Decked Out

Decked out: (adj) decorated or dressed up

Nothing makes me giggle more than remembering something I did and trying to grasp what caused me to do it.

The truth of the matter is, life refuses to match up with itself.

What I mean by that is:

  • When you need to look your best, you have your least money.
  • When you need to perform your best, you’re too inexperienced.
  • And when you need to be making really quality decisions, you find yourself completely uncertain, staring down at your shoes.

I think life enjoys this.

I think life relishes offering us opportunity when it knows we can’t possibly take it.

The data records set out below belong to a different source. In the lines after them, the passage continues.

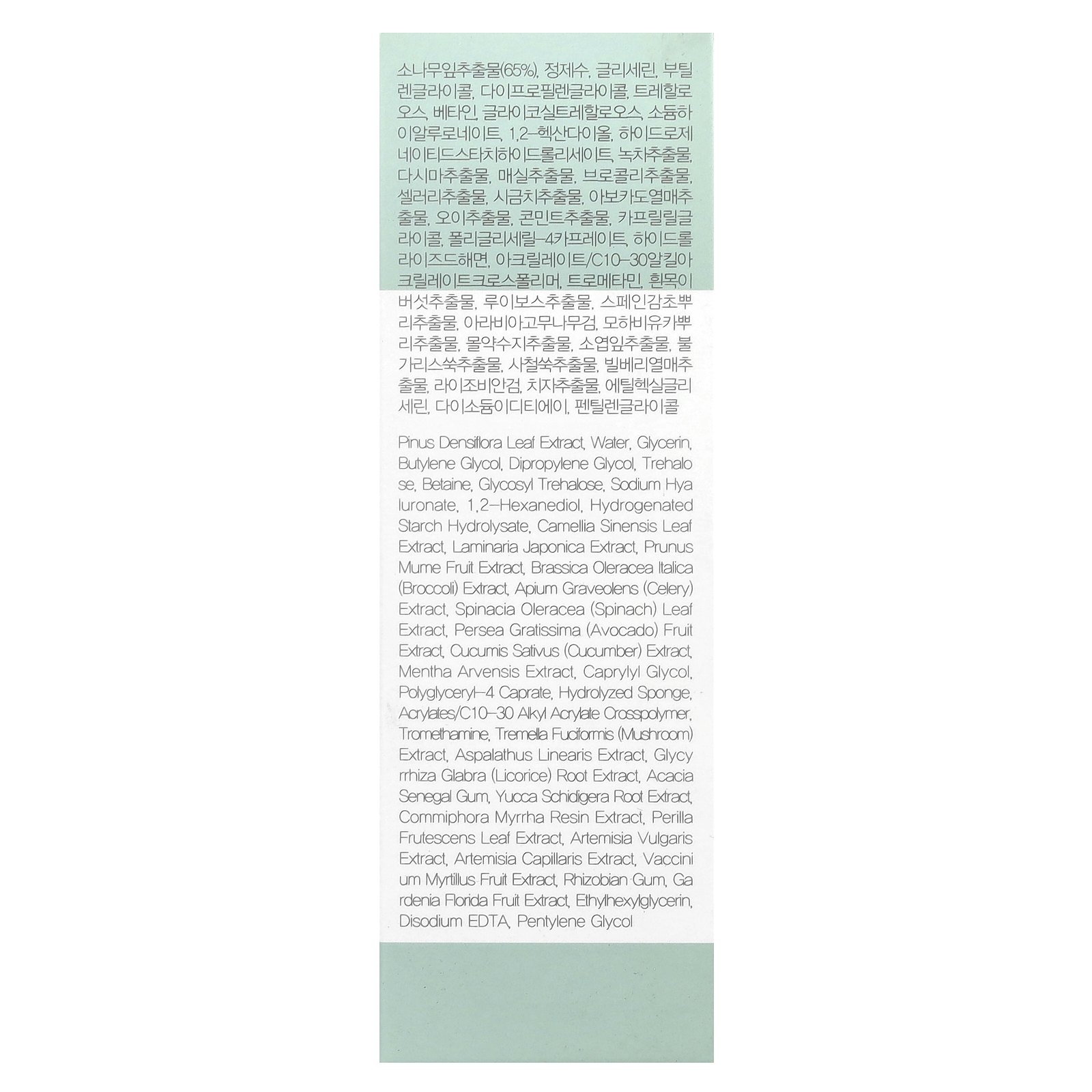 소나무잎추출물(65%), 정제수, 글리세린, 부틸렌글라이콜, 다이프로필렌글라이콜, 트레할로오스, 베타인, 글라이코실트레할로오스, 소듐하이알루로네이트, 1,2-헥산다이올, 하이드로제네이티드스타치하이드롤리세이트, 녹차추출물, 다시마추출물, 매실추출물, 브로콜리추출물, 셀러리추출물, 시금치추출물, 아보카도열매추출물, 오이추출물, 콘민트추출물, 카프릴릴글라이콜, 폴리글리세릴-4카프레이트, 하이드롤라이즈드해면, 아크릴레이트/C10-30알킬아크릴레이트크로스폴리머, 트로메타민, 흰목이버섯추출물, 루이보스추출물, 스페인감초뿌리추출물, 아라비아고무나무검, 모하비유카뿌리추출물, 몰약수지추출물, 소엽잎추출물, 불가리스쑥추출물, 사철쑥추출물, 빌베리열매추출물, 라이조비안검, 치자추출물, 에틸헥실글리세린, 다이소듐이디티에이, 펜틸렌글라이콜

Pinus Densiflora Leaf Extract, Water, Glycerin, Butylene Glycol, Dipropylene Glycol, Trehalose, Betaine, Glycosyl Trehalose, Sodium Hyaluronate, 1,2-Hexanediol, Hydrogenated Starch Hydrolysate, Camellia Sinensis Leaf Extract, Laminaria Japonica Extract, Prunus Mume Fruit Extract, Brassica Oleracea Italica (Broccoli) Extract, Apium Graveolens (Celery) Extract, Spinacia Oleracea (Spinach) Leaf Extract, Persea Gratissima (Avocado) Fruit Extract, Cucumis Sativus (Cucumber) Extract, Mentha Arvensis Extract, Caprylyl Glycol, Polyglyceryl-4 Caprate, Hydrolyzed Sponge, Acrylates/C10-30 Alkyl Acrylate Crosspolymer, Tromethamine, Tremella Fuciformis (Mushroom) Extract, Aspalathus Linearis Extract, Glycyrrhiza Glabra (Licorice) Root Extract, Acacia Senegal Gum, Yucca Schidigera Root Extract, Commiphora Myrrha Resin Extract, Perilla Frutescens Leaf Extract, Artemisia Vulgaris Extract, Artemisia Capillaris Extract, Vaccinium Myrtillus Fruit Extract, Rhizobian Gum, Gardenia Florida Fruit Extract, Ethylhexylglycerin, Disodium EDTA, Pentylene Glycol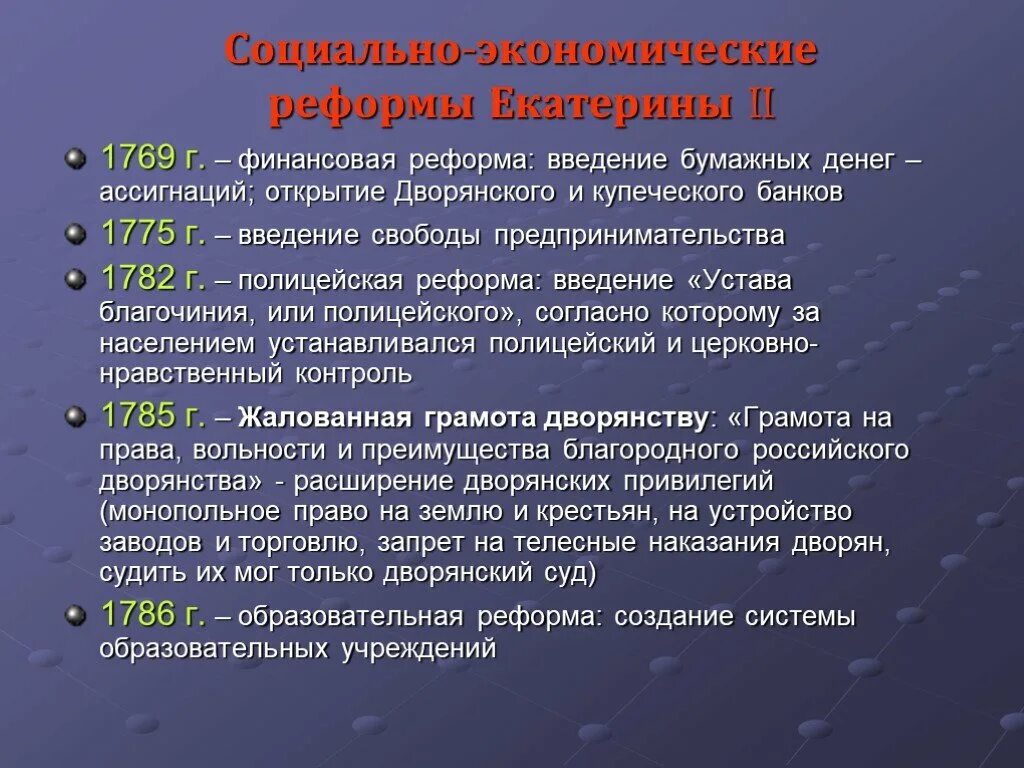 Социально-экономические реформы Екатерины II

1769 г. – финансовая реформа: введение бумажных денег – ассигнаций; открытие Дворянского и купеческого банков

1775 г. – введение свободы предпринимательства

1782 г. – полицейская реформа: введение «Устава благочиния, или полицейского», согласно которому за населением устанавливался полицейский и церковно-нравственный контроль

1785 г. – Жалованная грамота дворянству: «Грамота на права, вольности и преимущества благородного российского дворянства» - расширение дворянских привилегий (монопольное право на землю и крестьян, на устройство заводов и торговлю, запрет на телесные наказания дворян, судить их мог только дворянский суд)

1786 г. – образовательная реформа: создание системы образовательных учреждений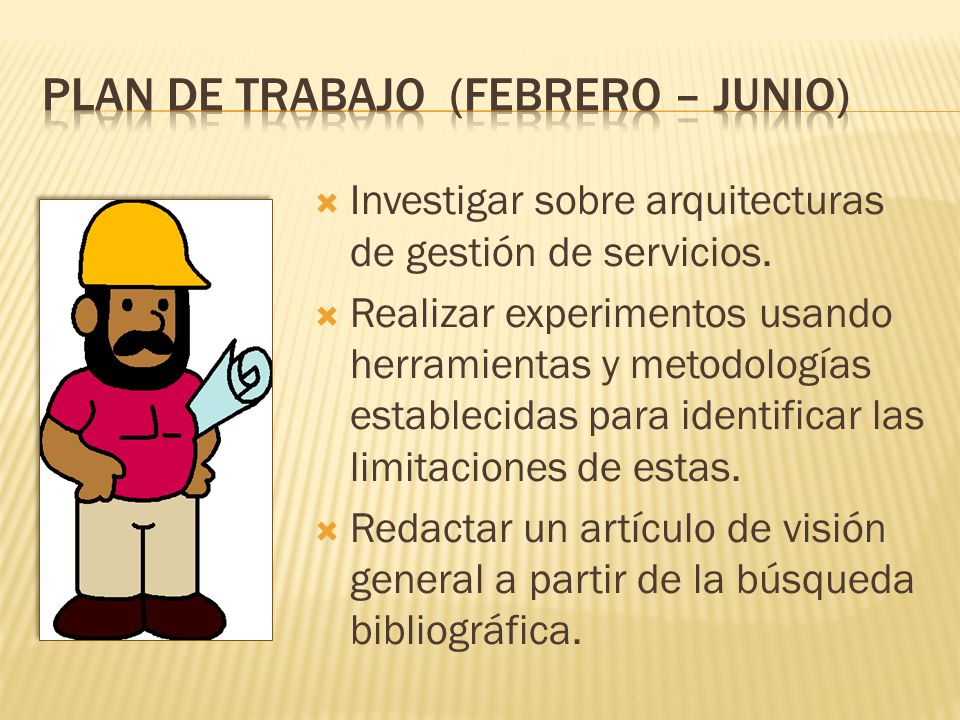 PLAN DE TRABAJO (FEBRERO – JUNIO)

Investigar sobre arquitecturas de gestión de servicios.

Realizar experimentos usando herramientas y metodologías establecidas para identificar las limitaciones de estas.

Redactar un artículo de visión general a partir de la búsqueda bibliográfica.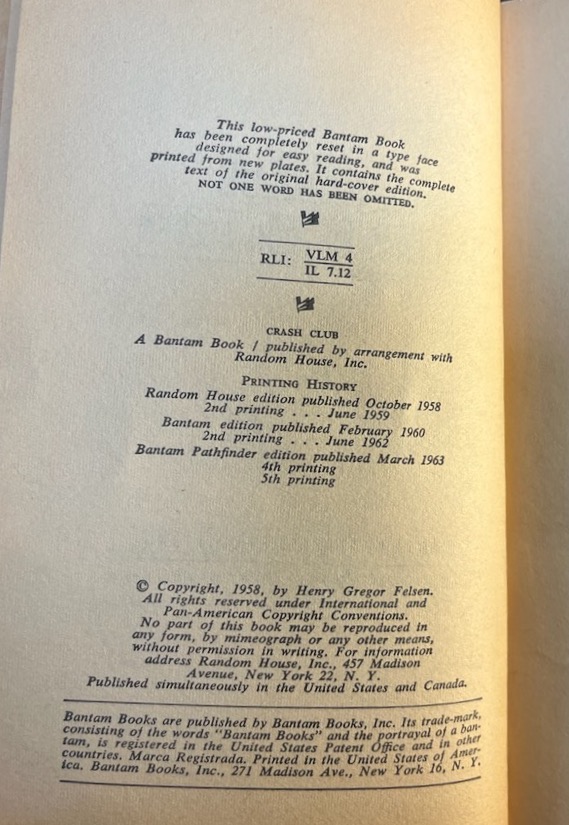 This low-priced Bantam Book has been completely reset in a type face designed for easy reading, and was printed from new plates. It contains the complete text of the original hard-cover edition. NOT ONE WORD HAS BEEN OMITTED.

RLI: VLM 4
IL 7.12

CRASH CLUB
A Bantam Book / published by arrangement with Random House, Inc.

PRINTING HISTORY
Random House edition published October 1958
2nd printing . . . June 1959
Bantam edition published February 1960
2nd printing . . . June 1962
Bantam Pathfinder edition published March 1963
4th printing
5th printing

© Copyright, 1958, by Henry Gregor Felsen. All rights reserved under International and Pan-American Copyright Conventions. No part of this book may be reproduced in any form, by mimeograph or any other means, without permission in writing. For information address Random House, Inc., 457 Madison Avenue, New York 22, N. Y.
Published simultaneously in the United States and Canada.

Bantam Books are published by Bantam Books, Inc. Its trade-mark, consisting of the words "Bantam Books" and the portrayal of a bantam, is registered in the United States Patent Office and in other countries. Marca Registrada. Printed in the United States of America. Bantam Books, Inc., 271 Madison Ave., New York 16, N. Y.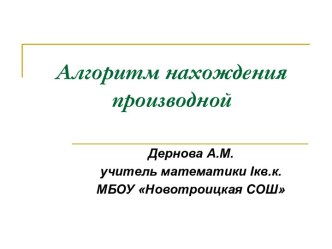 Алгоритм нахождения производной

Дернова А.М.
учитель математики Iкв.к.
МБОУ «Новотроицкая СОШ»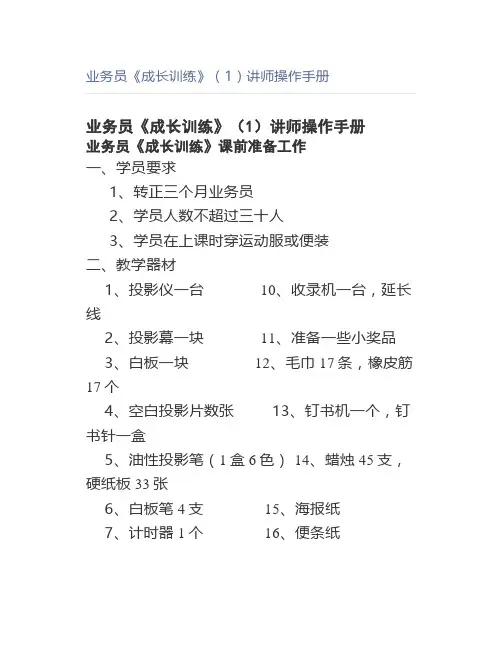 业务员《成长训练》（1）讲师操作手册

业务员《成长训练》（1）讲师操作手册
业务员《成长训练》课前准备工作
一、学员要求

1、转正三个月业务员

2、学员人数不超过三十人

3、学员在上课时穿运动服或便装

二、教学器材

1、投影仪一台　　10、收录机一台，延长线

2、投影幕一块　　11、准备一些小奖品

3、白板一块　　12、毛巾 17 条，橡皮筋 17 个

4、空白投影片数张　　13、钉书机一个，钉书针一盒

5、油性投影笔（1 盒 6 色）　14、蜡烛 45 支，硬纸板 33 张

6、白板笔 4 支　　15、海报纸

7、计时器 1 个　　16、便条纸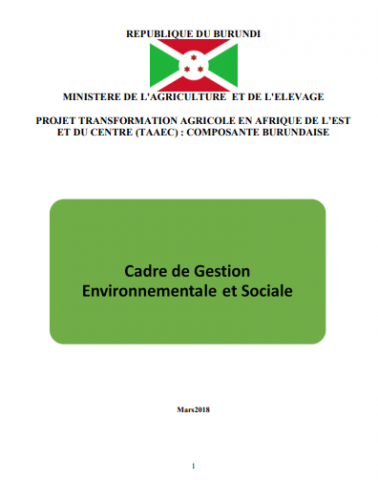 REPUBLIQUE DU BURUNDI

MINISTERE DE L'AGRICULTURE ET DE L'ELEVAGE

PROJET TRANSFORMATION AGRICOLE EN AFRIQUE DE L'EST ET DU CENTRE (TAAEC) : COMPOSANTE BURUNDAISE

Cadre de Gestion Environnementale et Sociale

Mars2018

1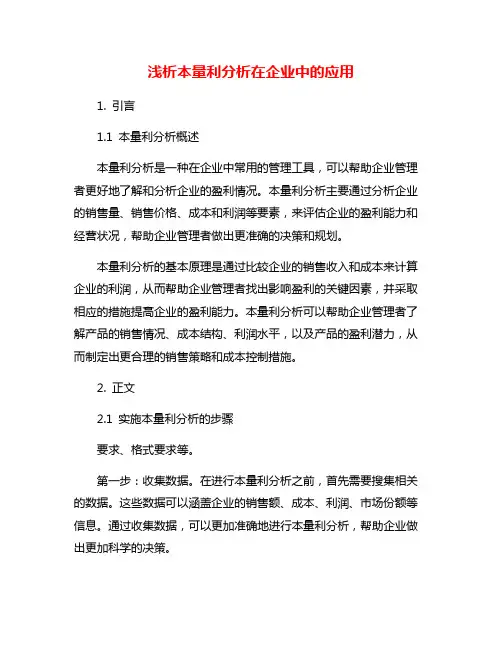 浅析本量利分析在企业中的应用

1. 引言

1.1 本量利分析概述

本量利分析是一种在企业中常用的管理工具，可以帮助企业管理者更好地了解和分析企业的盈利情况。本量利分析主要通过分析企业的销售量、销售价格、成本和利润等要素，来评估企业的盈利能力和经营状况，帮助企业管理者做出更准确的决策和规划。

本量利分析的基本原理是通过比较企业的销售收入和成本来计算企业的利润，从而帮助企业管理者找出影响盈利的关键因素，并采取相应的措施提高企业的盈利能力。本量利分析可以帮助企业管理者了解产品的销售情况、成本结构、利润水平，以及产品的盈利潜力，从而制定出更合理的销售策略和成本控制措施。

2. 正文

2.1 实施本量利分析的步骤

要求、格式要求等。

第一步：收集数据。在进行本量利分析之前，首先需要搜集相关的数据。这些数据可以涵盖企业的销售额、成本、利润、市场份额等信息。通过收集数据，可以更加准确地进行本量利分析，帮助企业做出更加科学的决策。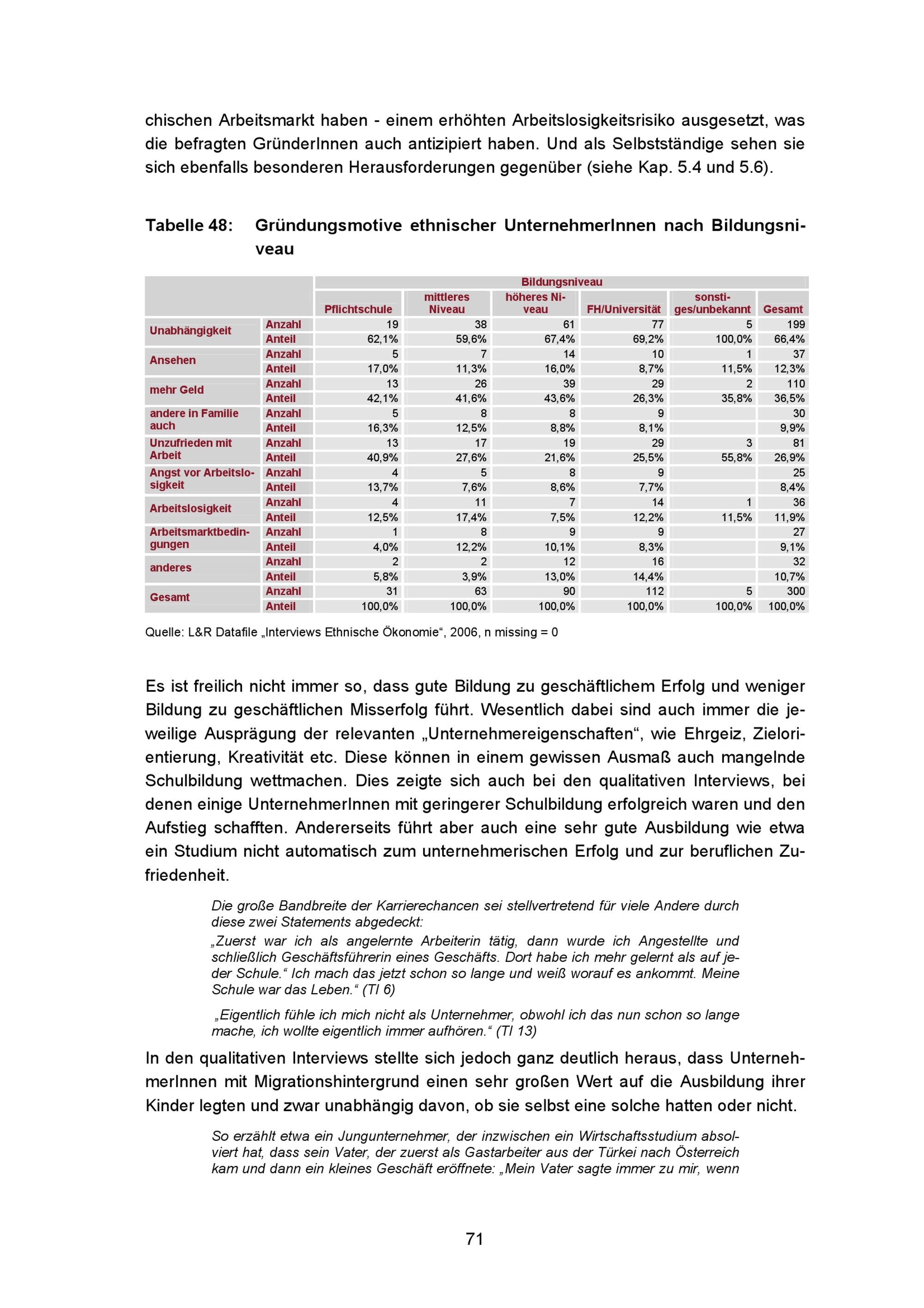 chischen Arbeitsmarkt haben - einem erhöhten Arbeitslosigkeitsrisiko ausgesetzt, was die befragten GründerInnen auch antizipiert haben. Und als Selbstständige sehen sie sich ebenfalls besonderen Herausforderungen gegenüber (siehe Kap. 5.4 und 5.6).

Tabelle 48: Gründungsmotive ethnischer UnternehmerInnen nach Bildungsniveau

| | | Bildungsniveau | | | | | |
|---|---|---|---|---|---|---|---|
| | | Pflichtschule | mittleres Niveau | höheres Niveau | FH/Universität | sonstiges/unbekannt | Gesamt |
| Unabhängigkeit | Anzahl | 19 | 38 | 61 | 77 | 5 | 199 |
| | Anteil | 62,1% | 59,6% | 67,4% | 69,2% | 100,0% | 66,4% |
| Ansehen | Anzahl | 5 | 7 | 14 | 10 | 1 | 37 |
| | Anteil | 17,0% | 11,3% | 16,0% | 8,7% | 11,5% | 12,3% |
| mehr Geld | Anzahl | 13 | 26 | 39 | 29 | 2 | 110 |
| | Anteil | 42,1% | 41,6% | 43,6% | 26,3% | 35,8% | 36,5% |
| andere in Familie auch | Anzahl | 5 | 8 | 8 | 9 | | 30 |
| | Anteil | 16,3% | 12,5% | 8,8% | 8,1% | | 9,9% |
| Unzufrieden mit Arbeit | Anzahl | 13 | 17 | 19 | 29 | 3 | 81 |
| | Anteil | 40,9% | 27,6% | 21,6% | 25,5% | 55,8% | 26,9% |
| Angst vor Arbeitslosigkeit | Anzahl | 4 | 5 | 8 | 9 | | 25 |
| | Anteil | 13,7% | 7,6% | 8,6% | 7,7% | | 8,4% |
| Arbeitslosigkeit | Anzahl | 4 | 11 | 7 | 14 | 1 | 36 |
| | Anteil | 12,5% | 17,4% | 7,5% | 12,2% | 11,5% | 11,9% |
| Arbeitsmarktbedingungen | Anzahl | 1 | 8 | 9 | 9 | | 27 |
| | Anteil | 4,0% | 12,2% | 10,1% | 8,3% | | 9,1% |
| anderes | Anzahl | 2 | 2 | 12 | 16 | | 32 |
| | Anteil | 5,8% | 3,9% | 13,0% | 14,4% | | 10,7% |
| Gesamt | Anzahl | 31 | 63 | 90 | 112 | 5 | 300 |
| | Anteil | 100,0% | 100,0% | 100,0% | 100,0% | 100,0% | 100,0% |

Quelle: L&R Datafile „Interviews Ethnische Ökonomie“, 2006, n missing = 0

Es ist freilich nicht immer so, dass gute Bildung zu geschäftlichem Erfolg und weniger Bildung zu geschäftlichen Misserfolg führt. Wesentlich dabei sind auch immer die jeweilige Ausprägung der relevanten „Unternehmereigenschaften“, wie Ehrgeiz, Zielorientierung, Kreativität etc. Diese können in einem gewissen Ausmaß auch mangelnde Schulbildung wettmachen. Dies zeigte sich auch bei den qualitativen Interviews, bei denen einige UnternehmerInnen mit geringerer Schulbildung erfolgreich waren und den Aufstieg schafften. Andererseits führt aber auch eine sehr gute Ausbildung wie etwa ein Studium nicht automatisch zum unternehmerischen Erfolg und zur beruflichen Zufriedenheit.

Die große Bandbreite der Karrierechancen sei stellvertretend für viele Andere durch diese zwei Statements abgedeckt:

„Zuerst war ich als angelernte Arbeiterin tätig, dann wurde ich Angestellte und schließlich Geschäftsführerin eines Geschäfts. Dort habe ich mehr gelernt als auf jeder Schule.“ Ich mach das jetzt schon so lange und weiß worauf es ankommt. Meine Schule war das Leben.“ (TI 6)

„Eigentlich fühle ich mich nicht als Unternehmer, obwohl ich das nun schon so lange mache, ich wollte eigentlich immer aufhören.“ (TI 13)

In den qualitativen Interviews stellte sich jedoch ganz deutlich heraus, dass UnternehmerInnen mit Migrationshintergrund einen sehr großen Wert auf die Ausbildung ihrer Kinder legten und zwar unabhängig davon, ob sie selbst eine solche hatten oder nicht.

So erzählt etwa ein Jungunternehmer, der inzwischen ein Wirtschaftsstudium absolviert hat, dass sein Vater, der zuerst als Gastarbeiter aus der Türkei nach Österreich kam und dann ein kleines Geschäft eröffnete: „Mein Vater sagte immer zu mir, wenn

71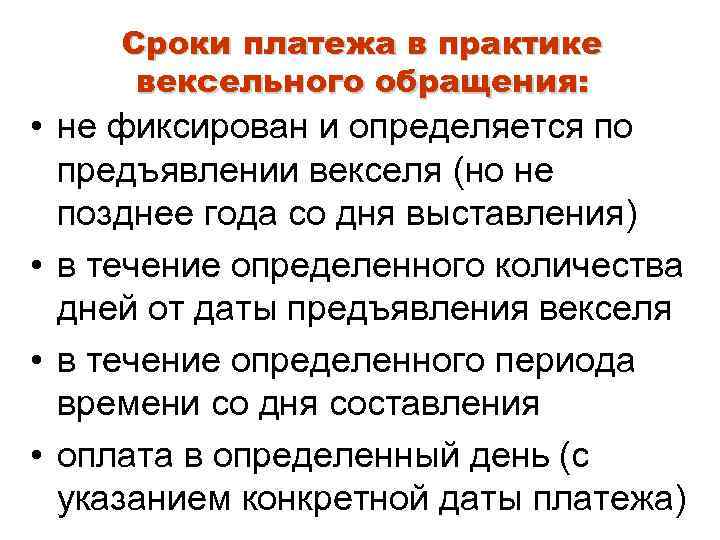 Сроки платежа в практике вексельного обращения:

• не фиксирован и определяется по предъявлении векселя (но не позднее года со дня выставления)
• в течение определенного количества дней от даты предъявления векселя
• в течение определенного периода времени со дня составления
• оплата в определенный день (с указанием конкретной даты платежа)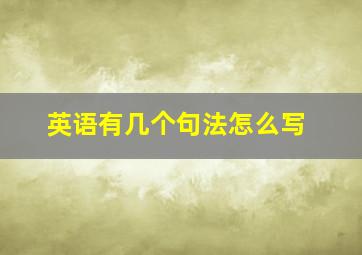 英语有几个句法怎么写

I am sure life thinks it’s funny—giving us rare glimpses into success when we’re so dopey that we couldn’t possibly muster the reasoning to pull it off.

When I was young, I traveled on the road with a music group. We were pretty good—but we were very poor.

Even though it’s very important to dress up for a performance—or at least look clean and well-laundered—it is difficult to achieve this when you’re dressing out of the back end of an old, brown Econoline van.

I remember arriving at a performance one night and discovered that it was going to be much bigger than I  thought.

I had two outfits to wear onstage. The first was a leisure suit—powder blue and white snow.

The second outfit was a gold shirt with a pair of plaid pants, which, for some reason or another, were considered cool for that season.

I wanted to be decked out for this show.

I should have thought of that two days earlier—because the leisure suit had a two-inch stain on the right leg. The gold shirt and plaid pants were wrinkled. And I couldn’t find my belt.

I sat for a good fifteen minutes trying to measure whether it was better to be stained or wrinkled and beltless.

Then I quickly slipped on my plaid pants and gold shirt and went out to finish the setup of our equipment.

It was a fiasco.

The pants refused to stay up.

Finally, to my embarrassment, they dropped down to my thighs before I could grab them and yank them back up to the border of decency.

I looked around the room to see who might have caught a glimpse, and there, in the back of the auditorium was a little girl about eight years old, shocked and ready to scream, who beat a trail to Mommy.

The pants and shirt were not going to work.

I went backstage and changed into my leisure suit and spent the whole night trying to lay my arm over the stain so nobody would notice.

But it, too, was a little wrinkled, so I never really felt like I achieved “decked out.”

I was nervous about my stain all night.

And lo and behold, my left shoe picked that night to break a lace.

I thought I did adequately until one of the girls in our band walked up and patted me on the shoulder and said, “Nice stain.”